1. All electric, cable television, telephone and similar data and utility
transmission lines primarily intended for the use of buildings and
structures located within the City of Pacific shall be installed underground
for new construction and for any rehabilitation where improvement
costs exceed one hundred thousand dollars ($100,000.00).
2. All electric, cable television, telephone and similar data and utility
transmission lines shall be installed in conformance with the standards
and specifications of the particular utility company involved. They
shall be located within easements or public rights-of-way in a manner
which will not conflict with other utilities or services.
3. Backfill for utility installation trenches shall conform to the requirements of Subsection
(J) of this Section.
[Ord. No. 2327 §1, 3-18-2003]
When a developer can show that a provision of this Chapter would
cause unnecessary hardship if strictly adhered to and when, in the
opinion of the Commission because of conditions peculiar to the site,
a departure may be made without destroying the general intent and
spirit of this Chapter, the Commission may recommend a waiver or modification
to the Board of Aldermen. The developer shall apply in writing for
such waiver or modification. Any such waiver or modification thus
recommended shall be entered in the minutes of the Commission and
the reasoning on which the departure was justified shall be set forth.
Approval of the waiver or modification by the Board of Aldermen shall
be by ordinance, usually as part of the ordinance approving the final
plat of the subdivision.
[Ord. No. 2327 §1, 3-18-2003]
No plat of a subdivision in the City of Pacific shall be recorded
in the appropriate County's Recorder's office or have any validity
until it has been approved in the manner prescribed in this Chapter.
[Ord.

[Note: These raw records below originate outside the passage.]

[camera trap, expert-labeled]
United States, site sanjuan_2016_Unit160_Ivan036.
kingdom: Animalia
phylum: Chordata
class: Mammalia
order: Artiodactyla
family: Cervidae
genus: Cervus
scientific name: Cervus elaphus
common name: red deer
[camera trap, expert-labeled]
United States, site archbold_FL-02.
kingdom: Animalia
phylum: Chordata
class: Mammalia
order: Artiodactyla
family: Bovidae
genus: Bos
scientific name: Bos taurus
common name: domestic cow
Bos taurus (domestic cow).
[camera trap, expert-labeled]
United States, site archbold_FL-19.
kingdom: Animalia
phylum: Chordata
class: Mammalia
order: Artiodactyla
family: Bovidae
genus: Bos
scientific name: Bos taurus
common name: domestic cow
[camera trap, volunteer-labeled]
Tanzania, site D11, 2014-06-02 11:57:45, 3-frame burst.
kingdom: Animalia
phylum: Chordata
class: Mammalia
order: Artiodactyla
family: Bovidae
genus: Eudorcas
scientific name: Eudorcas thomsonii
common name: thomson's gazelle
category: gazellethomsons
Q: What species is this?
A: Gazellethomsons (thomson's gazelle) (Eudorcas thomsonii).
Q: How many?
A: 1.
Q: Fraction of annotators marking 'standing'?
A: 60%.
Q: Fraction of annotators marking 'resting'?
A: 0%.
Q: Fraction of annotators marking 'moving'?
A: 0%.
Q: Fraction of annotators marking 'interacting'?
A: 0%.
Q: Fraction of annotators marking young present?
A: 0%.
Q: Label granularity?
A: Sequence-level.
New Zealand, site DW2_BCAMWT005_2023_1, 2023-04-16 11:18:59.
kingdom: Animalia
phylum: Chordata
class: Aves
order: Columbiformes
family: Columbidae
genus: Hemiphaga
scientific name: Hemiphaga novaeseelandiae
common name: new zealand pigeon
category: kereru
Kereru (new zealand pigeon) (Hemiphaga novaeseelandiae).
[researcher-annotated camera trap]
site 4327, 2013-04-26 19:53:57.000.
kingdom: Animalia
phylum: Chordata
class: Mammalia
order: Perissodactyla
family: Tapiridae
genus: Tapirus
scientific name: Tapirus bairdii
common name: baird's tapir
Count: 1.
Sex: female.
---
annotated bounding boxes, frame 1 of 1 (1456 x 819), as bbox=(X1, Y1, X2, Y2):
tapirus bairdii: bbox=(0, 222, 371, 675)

No. 2327 §1, 3-18-2003]
Within sixty (60) days after approval of the subdivision, the
developer thereof shall submit to the City the sum of two hundred
fifty dollars ($250.00) or such additional amounts as required to
cover the actual costs of administration and recordation of the plat.
A mylar print and two (2) paper prints of the final plat of a subdivision,
submitted and approved in accordance with the provisions of this Chapter,
shall be recorded by the City in the office of the Recorder of Deeds
of the appropriate County. After the City records the plat, the mylar
print and paper prints of the plat bearing imprint of the Recorder's
stamp thereon shall be filed in the office of the Commissioner of
Public Works as part of the records of the City.
[Ord. No. 2327 §1, 3-18-2003]
Any person, firm or corporation violating any of the provisions of this Chapter
410 or any other person participating or taking any part in a violation of any of the provisions of this Chapter shall upon conviction be punished by a fine of not more than five hundred dollars ($500.00) for each offense or by imprisonment for not more than six (6) months, or by both such fine and imprisonment. Each day a violation continues after service of written notice from the City administration to abate such violation shall constitute a separate offense.
[Ord. No. 2327 §1, 3-18-2003]
Except where specifically provided by Missouri law, a failure
of the City to follow the procedures set forth in this Chapter shall
not invalidate any otherwise proper action taken by the City.